- **WRITTEN TASK**:
Every entry below must appear again, exactly as written.

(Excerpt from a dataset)

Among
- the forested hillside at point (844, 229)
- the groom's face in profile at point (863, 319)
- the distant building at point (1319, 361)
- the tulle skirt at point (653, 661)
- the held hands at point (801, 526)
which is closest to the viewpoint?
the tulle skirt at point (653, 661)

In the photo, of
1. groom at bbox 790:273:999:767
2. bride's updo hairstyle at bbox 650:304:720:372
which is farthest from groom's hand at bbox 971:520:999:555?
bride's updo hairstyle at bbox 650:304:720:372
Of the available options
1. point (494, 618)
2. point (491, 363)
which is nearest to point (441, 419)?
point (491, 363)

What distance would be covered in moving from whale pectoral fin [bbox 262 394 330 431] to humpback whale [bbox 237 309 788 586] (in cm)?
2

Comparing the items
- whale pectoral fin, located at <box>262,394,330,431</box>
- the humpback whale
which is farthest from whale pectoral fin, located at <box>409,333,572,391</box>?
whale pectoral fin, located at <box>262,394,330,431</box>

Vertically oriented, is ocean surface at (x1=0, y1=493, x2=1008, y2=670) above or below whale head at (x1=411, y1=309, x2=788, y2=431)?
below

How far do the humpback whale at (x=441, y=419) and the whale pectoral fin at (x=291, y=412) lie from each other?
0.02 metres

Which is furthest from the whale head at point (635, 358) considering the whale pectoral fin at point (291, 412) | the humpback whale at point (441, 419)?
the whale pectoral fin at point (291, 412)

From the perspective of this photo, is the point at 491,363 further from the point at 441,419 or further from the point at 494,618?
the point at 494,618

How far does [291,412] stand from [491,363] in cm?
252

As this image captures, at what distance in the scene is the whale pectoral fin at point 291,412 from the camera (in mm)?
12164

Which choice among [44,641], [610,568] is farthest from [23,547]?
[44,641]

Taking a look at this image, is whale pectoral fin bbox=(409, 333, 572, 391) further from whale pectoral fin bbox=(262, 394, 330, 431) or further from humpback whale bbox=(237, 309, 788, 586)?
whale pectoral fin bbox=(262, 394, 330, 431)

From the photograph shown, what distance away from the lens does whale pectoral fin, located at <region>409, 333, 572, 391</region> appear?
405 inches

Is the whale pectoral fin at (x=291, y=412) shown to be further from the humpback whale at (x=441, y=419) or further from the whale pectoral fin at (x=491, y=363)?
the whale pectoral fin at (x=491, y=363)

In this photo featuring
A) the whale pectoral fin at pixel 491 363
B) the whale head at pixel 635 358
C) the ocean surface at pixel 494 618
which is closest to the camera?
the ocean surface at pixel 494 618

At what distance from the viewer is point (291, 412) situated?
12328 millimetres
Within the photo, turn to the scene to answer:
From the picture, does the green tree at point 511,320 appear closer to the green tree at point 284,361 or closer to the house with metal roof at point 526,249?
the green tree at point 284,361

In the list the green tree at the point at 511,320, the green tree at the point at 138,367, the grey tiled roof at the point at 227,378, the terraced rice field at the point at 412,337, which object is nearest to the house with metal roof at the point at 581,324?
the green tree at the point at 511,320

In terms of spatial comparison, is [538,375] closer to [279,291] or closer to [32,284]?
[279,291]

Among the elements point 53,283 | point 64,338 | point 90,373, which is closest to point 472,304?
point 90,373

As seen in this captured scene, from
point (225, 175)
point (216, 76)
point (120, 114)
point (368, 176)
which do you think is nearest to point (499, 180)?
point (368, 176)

- **FULL OUTPUT**:
Among
- the forested hillside at point (844, 229)
- the groom's face in profile at point (863, 319)
- the distant building at point (1319, 361)
- the tulle skirt at point (653, 661)
- the held hands at point (801, 526)
which is closest to the viewpoint?
the tulle skirt at point (653, 661)

In the photo, of
1. groom at bbox 790:273:999:767
2. bride's updo hairstyle at bbox 650:304:720:372
which is farthest from groom's hand at bbox 971:520:999:555?
bride's updo hairstyle at bbox 650:304:720:372
Of the available options
1. point (494, 618)
2. point (491, 363)
which is nearest to point (441, 419)?
point (491, 363)

What distance would be covered in moving from whale pectoral fin [bbox 262 394 330 431] to humpback whale [bbox 237 309 788 586] (in cm)?
2

Comparing the items
- whale pectoral fin, located at <box>262,394,330,431</box>
- the humpback whale
which is farthest from whale pectoral fin, located at <box>409,333,572,391</box>?
whale pectoral fin, located at <box>262,394,330,431</box>

Vertically oriented, is ocean surface at (x1=0, y1=493, x2=1008, y2=670) above or below whale head at (x1=411, y1=309, x2=788, y2=431)?
below

How far do the humpback whale at (x=441, y=419) and the whale pectoral fin at (x=291, y=412) lie from each other?
0.02 metres

Which is furthest from the whale head at point (635, 358) considering the whale pectoral fin at point (291, 412) | the humpback whale at point (441, 419)?
the whale pectoral fin at point (291, 412)

From the perspective of this photo, is the point at 491,363 further from the point at 441,419 or further from the point at 494,618?
the point at 494,618

How far does [291,412] stand from [491,363] in cm?
252

As this image captures, at what distance in the scene is the whale pectoral fin at point 291,412 from the camera (in mm)?
12164

Which choice among [44,641], [610,568] is farthest from [23,547]?
[44,641]

Taking a look at this image, is whale pectoral fin bbox=(409, 333, 572, 391) further from whale pectoral fin bbox=(262, 394, 330, 431) or further from humpback whale bbox=(237, 309, 788, 586)?
whale pectoral fin bbox=(262, 394, 330, 431)

From the photograph shown, what distance away from the lens does whale pectoral fin, located at <region>409, 333, 572, 391</region> appear?
405 inches

Is the whale pectoral fin at (x=291, y=412) shown to be further from the humpback whale at (x=441, y=419) or further from the whale pectoral fin at (x=491, y=363)?
the whale pectoral fin at (x=491, y=363)

In this photo featuring
A) the whale pectoral fin at pixel 491 363
B) the whale head at pixel 635 358
C) the ocean surface at pixel 494 618
which is closest to the camera?
the ocean surface at pixel 494 618

At what distance from the viewer is point (291, 412) situated?
12328 millimetres
Within the photo, turn to the scene to answer:
From the picture, does the green tree at point 511,320 appear closer to the green tree at point 284,361 or closer to the house with metal roof at point 526,249?
the green tree at point 284,361

In the list the green tree at the point at 511,320, the green tree at the point at 138,367, the grey tiled roof at the point at 227,378, the terraced rice field at the point at 412,337, which object is nearest to the house with metal roof at the point at 581,324?
the green tree at the point at 511,320

In terms of spatial comparison, is [538,375] closer to [279,291] or closer to [32,284]?
[279,291]

Among the elements point 53,283 | point 64,338 | point 90,373, which is closest to point 472,304?
point 90,373

As seen in this captured scene, from
point (225, 175)
point (216, 76)
point (120, 114)
point (368, 176)
which do you think is nearest to point (499, 180)?
point (368, 176)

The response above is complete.